Stored data:
|---|

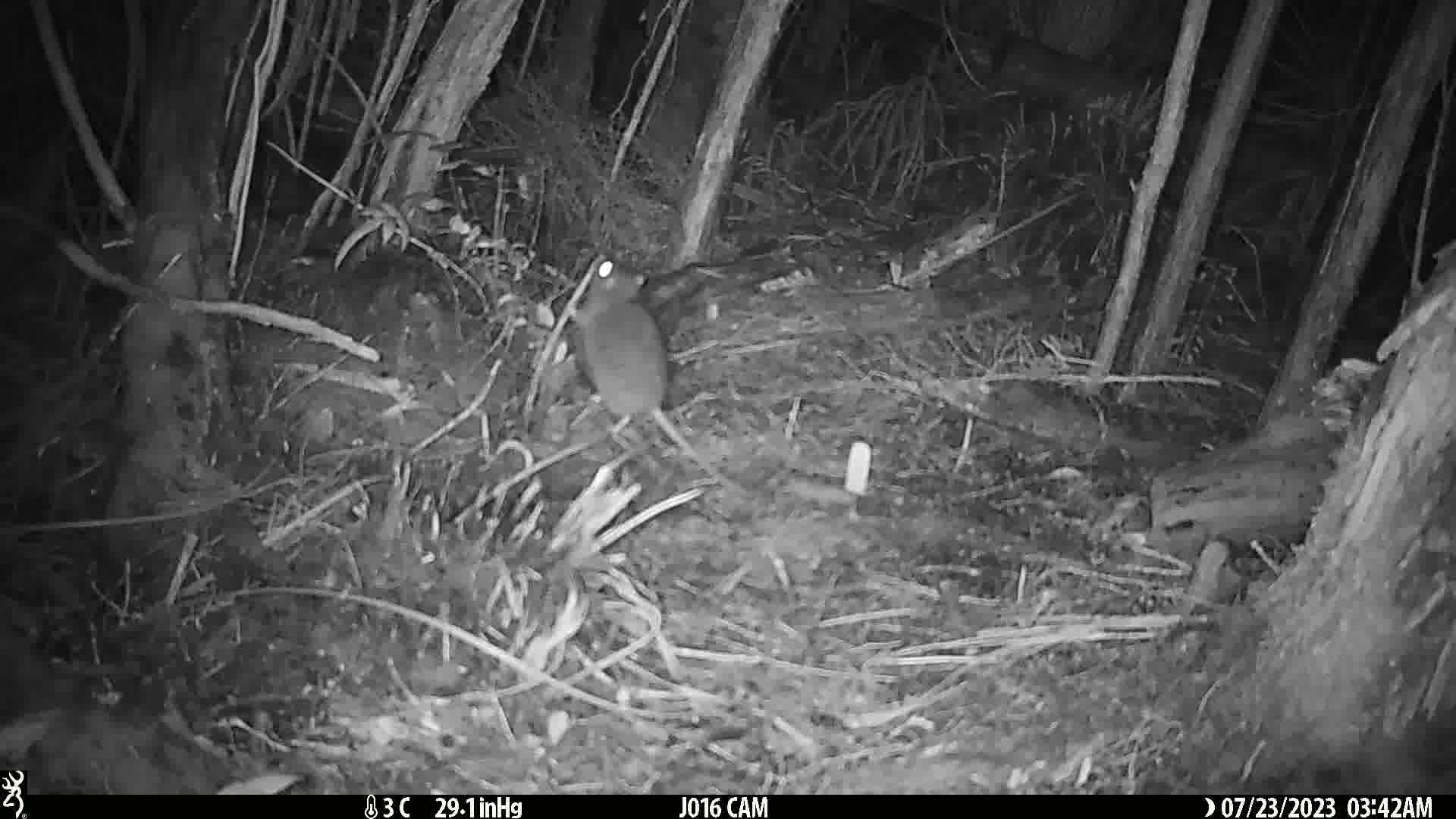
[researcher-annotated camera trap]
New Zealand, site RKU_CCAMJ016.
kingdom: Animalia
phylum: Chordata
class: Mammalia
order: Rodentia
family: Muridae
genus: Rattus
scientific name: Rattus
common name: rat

|---|

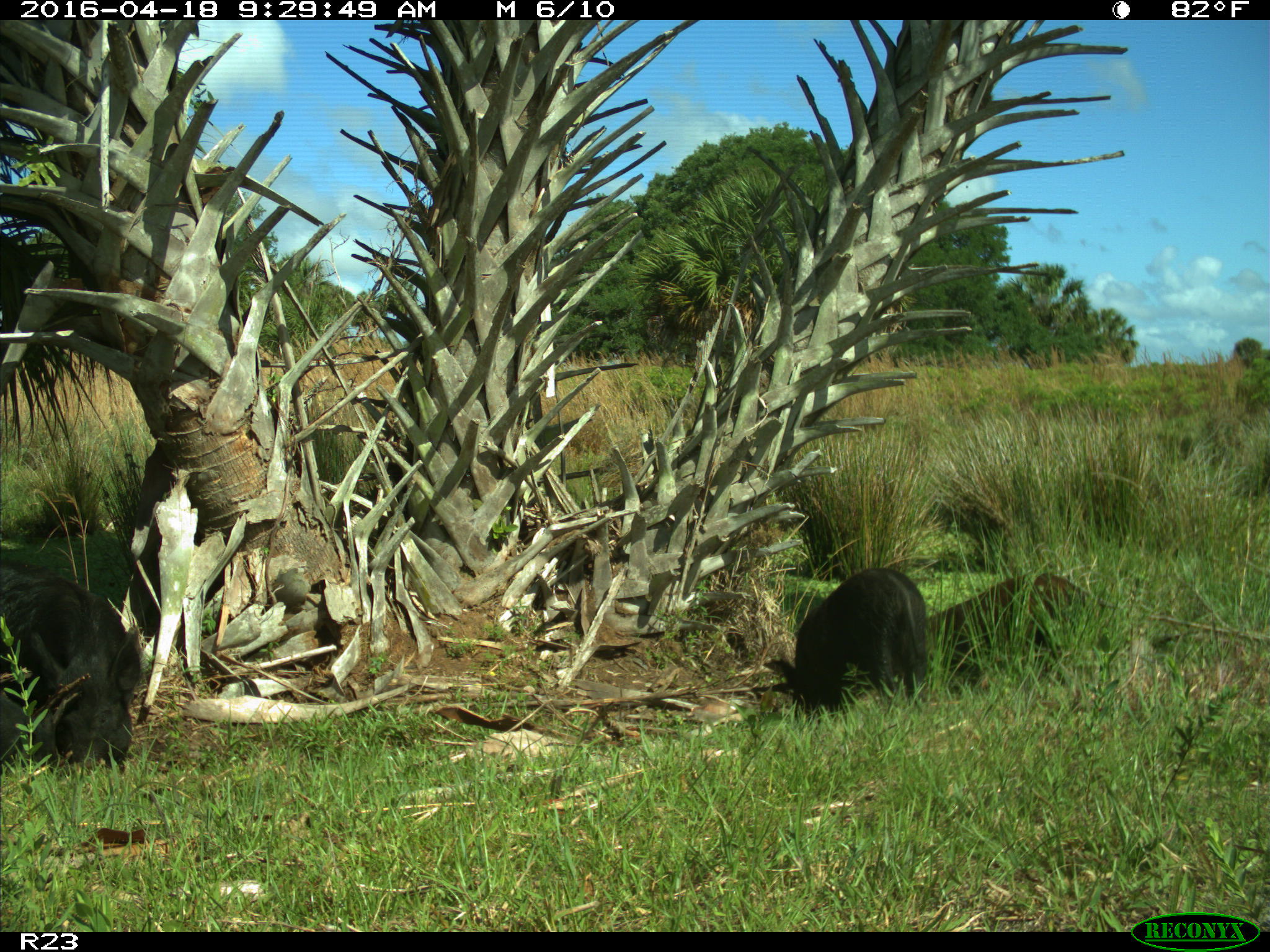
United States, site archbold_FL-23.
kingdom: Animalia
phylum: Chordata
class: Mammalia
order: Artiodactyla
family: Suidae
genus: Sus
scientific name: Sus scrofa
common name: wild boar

|---|

EXERCISE INSTRUCTIONS
Reproduce exactly the section above that begins at the line containing "New Zealand, site RKU_CCAMJ016." and ends at the line containing "common name: rat", leaving out all other lines.

ANSWER FOR THIS EXERCISE
New Zealand, site RKU_CCAMJ016.
kingdom: Animalia
phylum: Chordata
class: Mammalia
order: Rodentia
family: Muridae
genus: Rattus
scientific name: Rattus
common name: rat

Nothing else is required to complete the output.